| TASK GOAL |
Whenever an image turns up, omit it and return the remaining data exactly.

| PROVIDED INFORMATION |

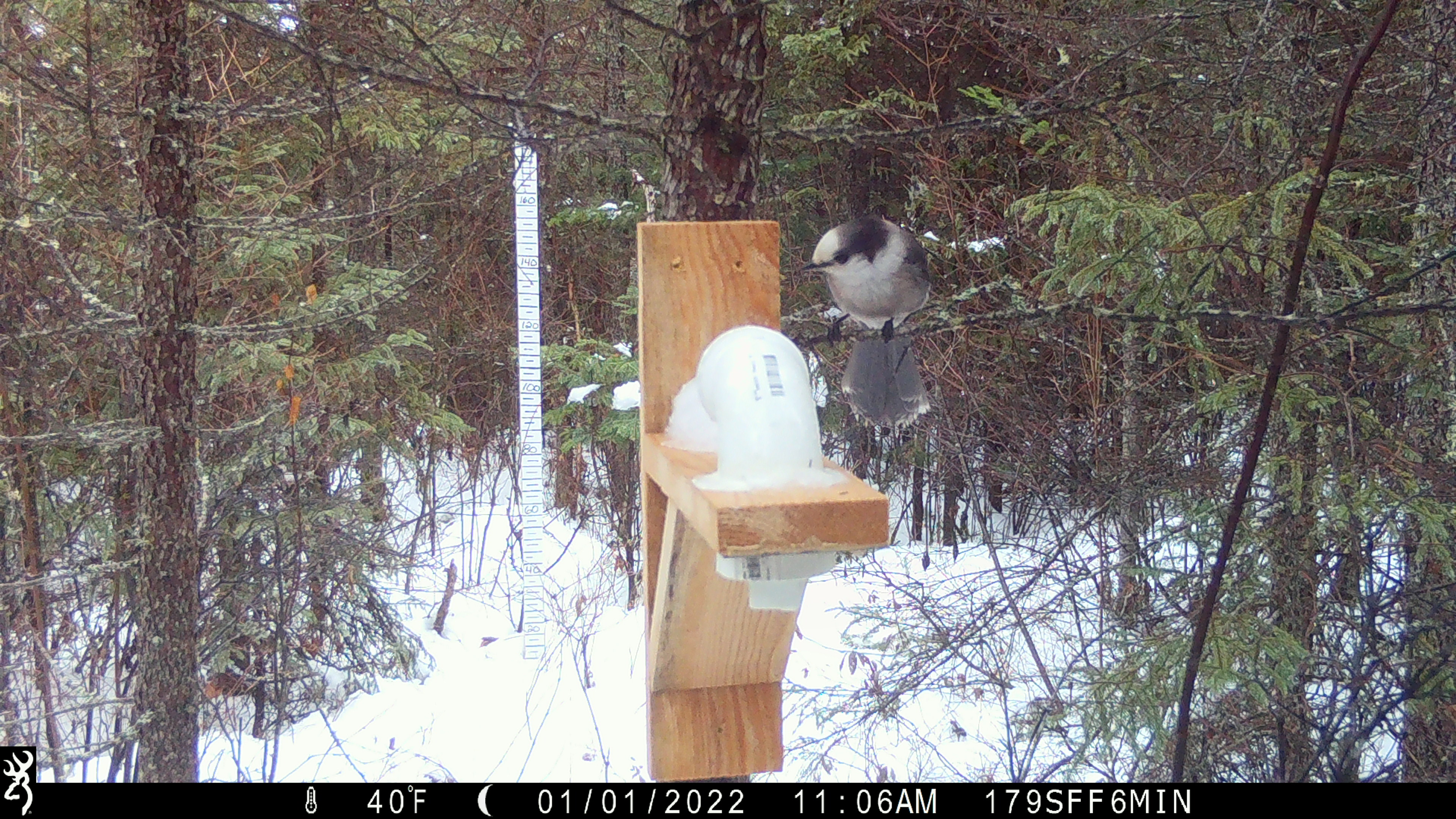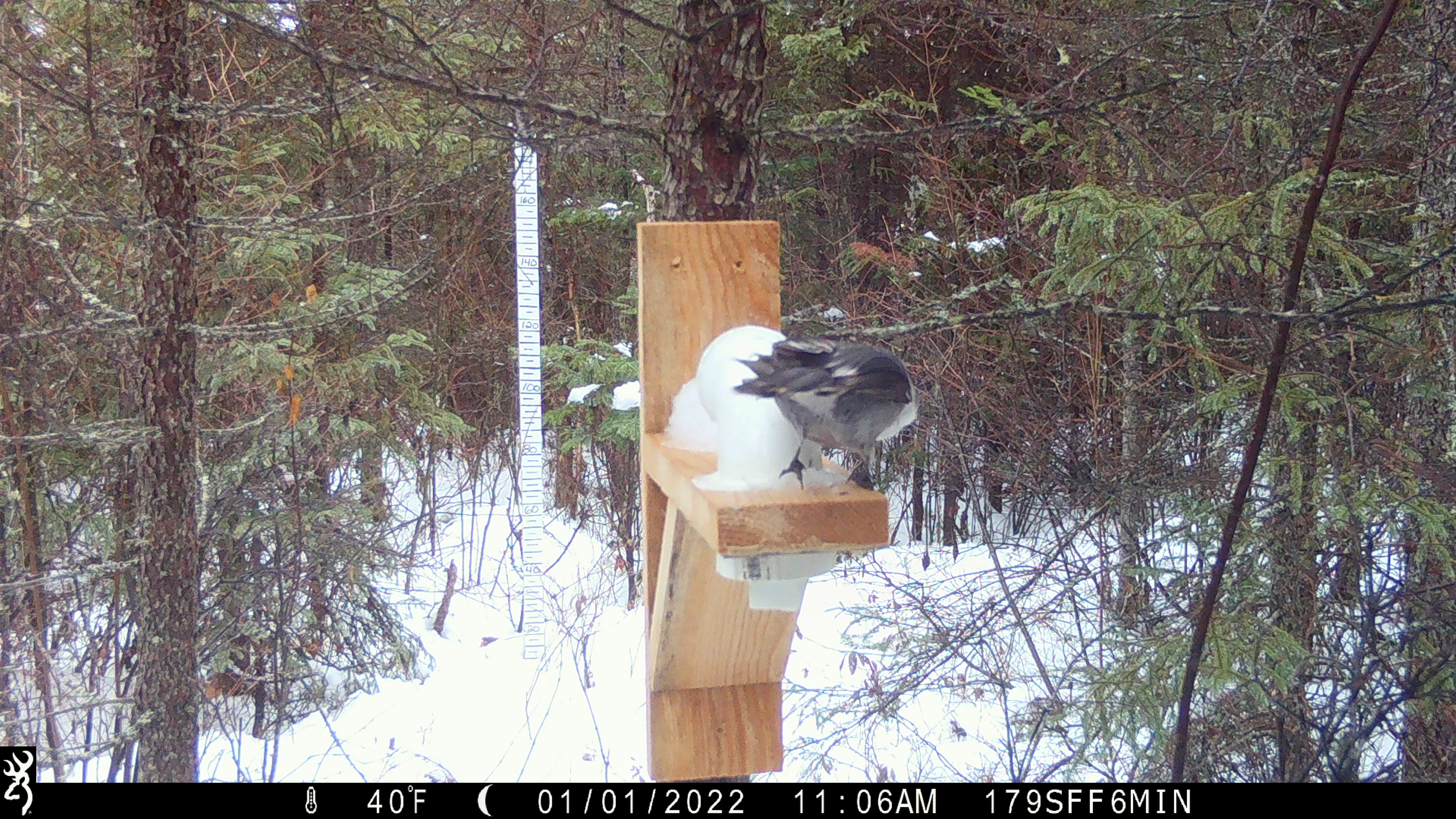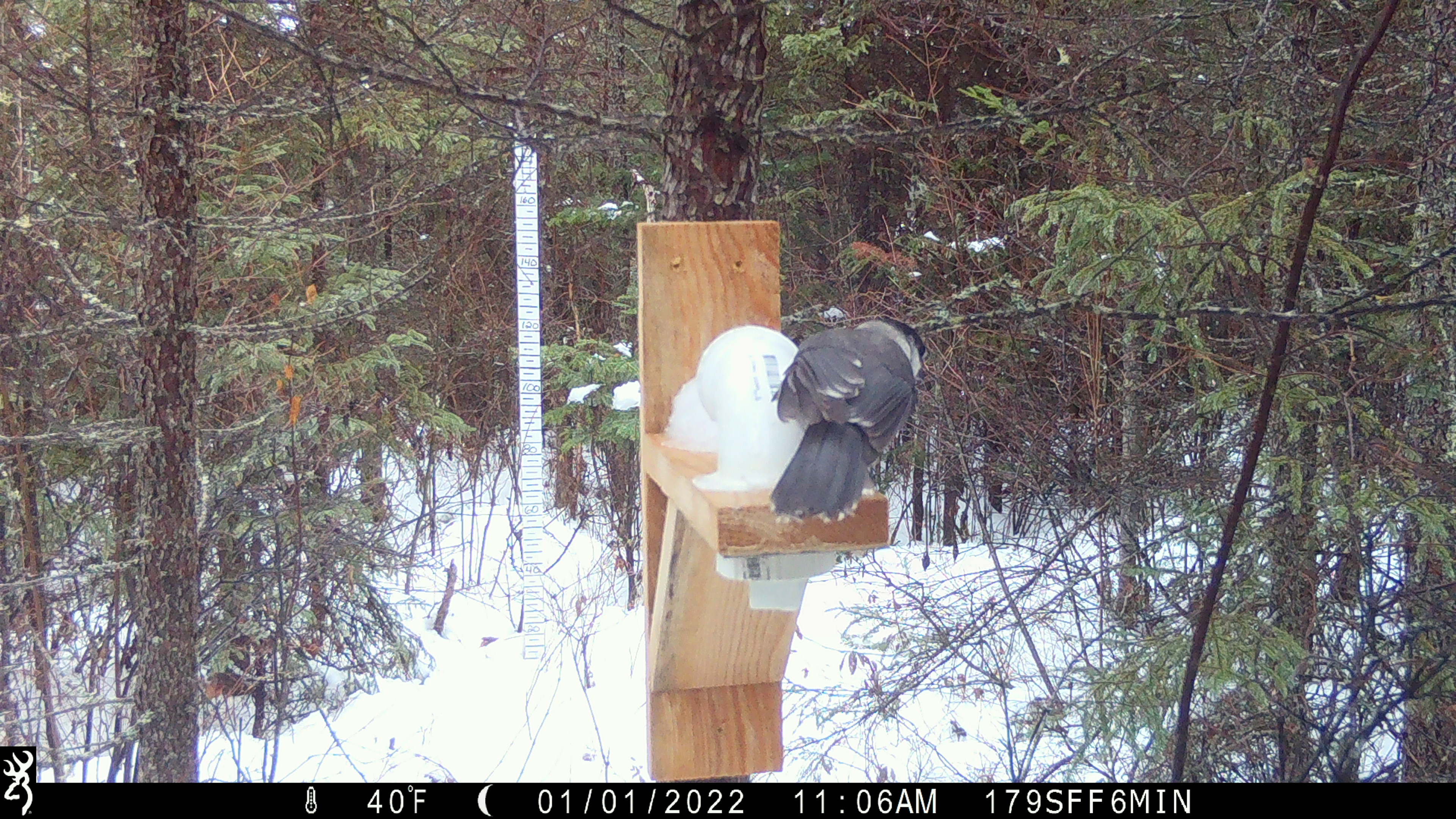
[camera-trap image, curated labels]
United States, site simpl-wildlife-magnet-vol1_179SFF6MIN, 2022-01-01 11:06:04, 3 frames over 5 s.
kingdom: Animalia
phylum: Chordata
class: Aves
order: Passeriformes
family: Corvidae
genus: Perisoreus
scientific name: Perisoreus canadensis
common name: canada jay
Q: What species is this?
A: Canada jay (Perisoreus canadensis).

| ANSWER TO THE PROBLEM |
[camera-trap image, curated labels]
United States, site simpl-wildlife-magnet-vol1_179SFF6MIN, 2022-01-01 11:06:04, 3 frames over 5 s.
kingdom: Animalia
phylum: Chordata
class: Aves
order: Passeriformes
family: Corvidae
genus: Perisoreus
scientific name: Perisoreus canadensis
common name: canada jay
Q: What species is this?
A: Canada jay (Perisoreus canadensis).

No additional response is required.